3 Replies Latest reply on Dec 1, 2006 2:03 PM by brian.stansberry

    configuration question: how to limit size of NAKACK structur

    bruyeron

      I am running into an issue in the case when something is wrong with several nodes in the cluster, and the surviving node somehow does not evict the troublesome nodes and starts accumulating messages.
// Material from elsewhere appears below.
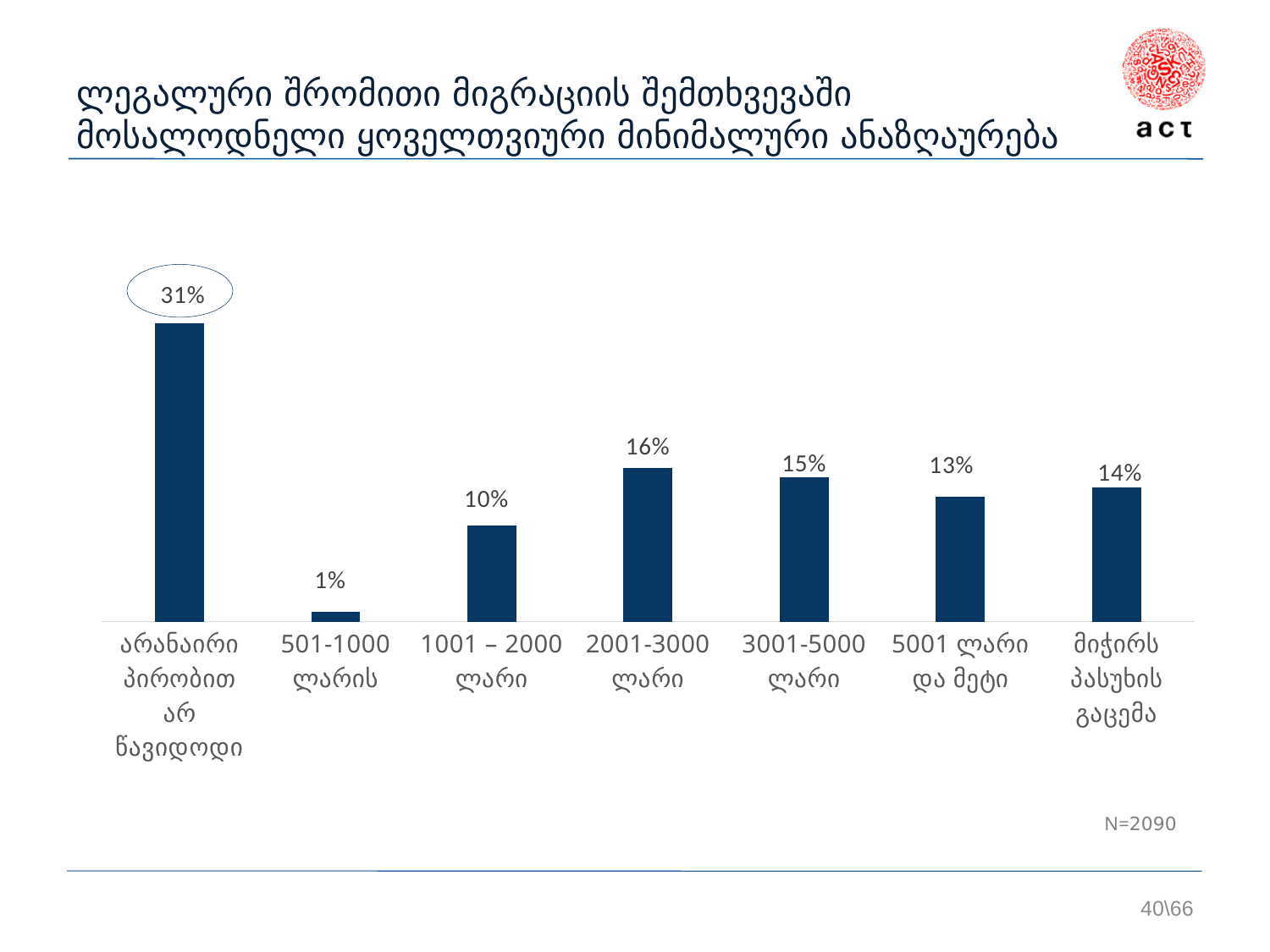
Which category has the highest value? არანაირი პირობით არ წავიდოდი What type of chart is shown on the slide? Bar chart What is the difference between the "არანაირი პირობით არ წავიდოდი" bar and the "2001-3000 ლარი" bar? 15% What percentage is shown for the "2001-3000 ლარი" category? 16% What is the difference between the "1001 – 2000 ლარი" and "3001-5000 ლარი" values? 5% What sample size (N) is noted on the slide? N=2090 Which category has the lowest value? 501-1000 ლარის What is the value for the "მიჭირს პასუხის გაცემა" category? 14% What is the value for the "501-1000 ლარის" bar? 1% What percentage is shown for "5001 ლარი და მეტი"? 13% How many categories are shown on the chart? 7 Which is larger, the value for "3001-5000 ლარი" or for "5001 ლარი და მეტი"? 3001-5000 ლარი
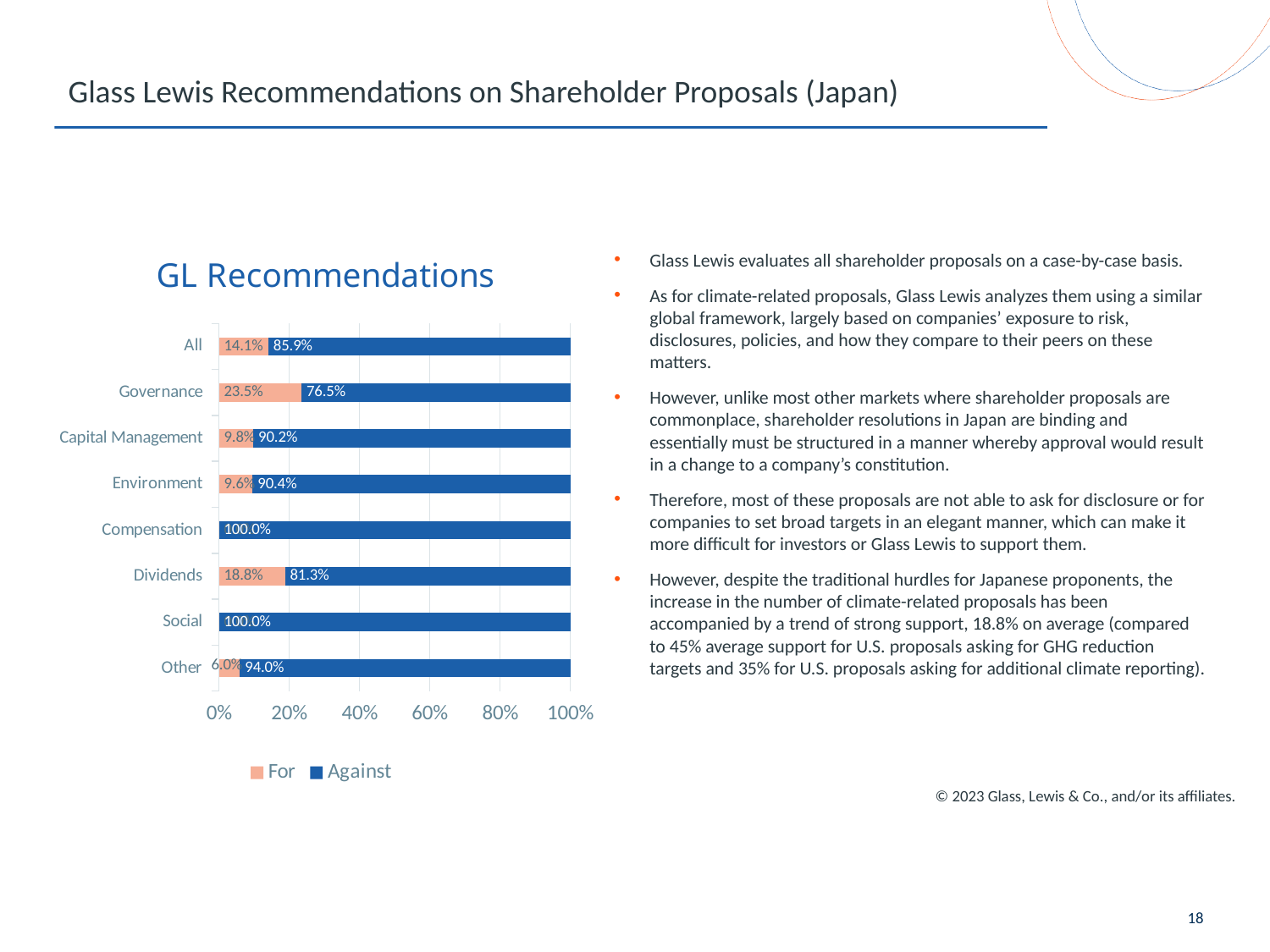
What is the 'Against' value for Dividends? 81.3% How many categories are shown on the chart? 8 What is the 'For' value for Other? 6.0% What is the 'For' value for Governance? 23.5% What is the title of the chart? GL Recommendations How many series does the legend list? 2 What is the 'Against' value for All? 85.9% What kind of chart is shown? Stacked bar chart Which is larger, the 'For' value for Capital Management or the 'For' value for Environment? Capital Management Which category has the highest 'For' value? Governance Which category has the lowest 'Against' value? Governance What is the difference between the 'For' values for Governance and Dividends? 4.7%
      The current config looks like this:

       <property name="isolationLevel" value="REPEATABLE_READ" />
       <property name="cacheMode" value="REPL_ASYNC" />
       <property name="clusterName" value="${treeCache.clusterName}" />
       <property name="useReplQueue" value="false" />
       <property name="replQueueInterval" value="0" />
       <property name="replQueueMaxElements" value="0" />
       <property name="fetchInMemoryState" value="true" />
       <property name="initialStateRetrievalTimeout" value="20000" />
       <property name="syncReplTimeout" value="20000" />
       <property name="lockAcquisitionTimeout" value="5000" />
       <property name="useRegionBasedMarshalling" value="false" />
       <property name="clusterProperties"
       value="${treeCache.clusterProperties}" />
       <property name="serviceName">
       <bean class="javax.management.ObjectName">
       <constructor-arg value="jboss.cache:service=${treeCache.clusterName},name=${treeCache.instanceName}"/>
       </bean>
       </property>
       <property name="evictionPolicyClass" value="org.jboss.cache.eviction.LRUPolicy"/>
       <property name="maxAgeSeconds" value="${treeCache.eviction.maxAgeSeconds}"/>
       <property name="maxNodes" value="${treeCache.eviction.maxNodes}"/>
       <property name="timeToLiveSeconds" value="${treeCache.eviction.timeToLiveSeconds}"/>
      


      The jgroups stack is this:
      treeCache.clusterProperties=UDP(ip_mcast=true;ip_ttl=64;loopback=false;mcast_addr=${treeCache.mcastAddress};mcast_port=${treeCache.mcastPort};mcast_recv_buf_
      size=80000;mcast_send_buf_size=150000;ucast_recv_buf_size=80000;ucast_send_buf_size=150000;bind_addr=${treeCache.bind_addr}):\
      PING(down_thread=false;num_initial_members=3;timeout=2000;up_thread=false):\
      MERGE2(max_interval=20000;min_interval=10000):\
      FD_SOCK(down_thread=false;up_thread=false):\
      VERIFY_SUSPECT(down_thread=false;timeout=1500;up_thread=false):\
      pbcast.NAKACK(down_thread=false;gc_lag=50;retransmit_timeout=600,1200,2400,4800;up_thread=false):\
      pbcast.STABLE(desired_avg_gossip=20000;down_thread=false;up_thread=false):\
      UNICAST(down_thread=false;;timeout=600,1200,2400):\
      FRAG(down_thread=false;frag_size=8192;up_thread=false):\
      pbcast.GMS(join_retry_timeout=2000;join_timeout=5000;print_local_addr=true;shun=true):\
      pbcast.STATE_TRANSFER(down_thread=true;up_thread=true)
      


      The cluster has 12 nodes, and I had this situation occur when 3 of the nodes failed, which provoked the ops team into restarting 9 of them. The remaning 3 all went OOM quickly. Analysing the heap dump post-mortem, I see this:

      org.jgroups.protocols.pbcast.NAKACK retained size=245MB

      My first step is to add FD into the stack to adress the issue of failure detection not working properly in some cases. Then I would like to limit the size of the NAKACK structure (even if this means losing consistency accross the cluster): is this possible at all? What are your suggestions?